I found myself invited into the Guse home. Zach standing in the entryway.

Up until this point, interpreting the family of the missing girl was, at best, like reading Braille. Braille being podcasts of interviews, browsing FB profiles, reading and rereading comments, watching clips of the family on Dr. Phil and a local news segment on which the Guses appreared. Certainly distant from what it’s like to meet someone in the flesh.
Depending on which version of Karlie’s theories one was exposed to, I suppose there is spectrum of how one could imagine the residence and what it was like inside. Beige carpeting, an orderly and clean kitchen. There are clues to younger children living happily and safely there. Evidence of arts, crafts and tidy emphasis on one wall visible from the living room. So ordinary of an american middle class home it was, it seems strange to even write about it. The only thing making it remarkable outside of ordinary appearance was the home had an emptiness. Even the least intuitive type could detect the invisible open wounds the man in front of me carried. Zach is clearly suffering the confusing, undetermined and unknown whereabouts of his lost daughter.

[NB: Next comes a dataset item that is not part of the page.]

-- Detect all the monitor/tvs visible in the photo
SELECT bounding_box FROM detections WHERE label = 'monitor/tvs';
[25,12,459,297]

Sitting at his dining room table and discussing the worst moments of his life for nearly two hours was a humbling experience for me. I am just a guy from Colorado that volunteered to help search for a missing child. Those searches are what eventually brought me into their home.
Volunteer searches for Karlie Guse have continued, outliving two human trafficking groups who approached but, just as suddenly, left the missing girl’s case abandoned. These searches endured obstacles and obstructions set by fraudulent individuals who approached family and were later revealed to have backgrounds too obscene to be associated with a missing child case.
I look forward to publishing more on my experience with Karlie’s disappearance in conjunction with American Crime Journal. I can’t speak for everyone and will only share my own personal account. My hope is that I may help this family and broadcast a more factual account of Karlie’s story.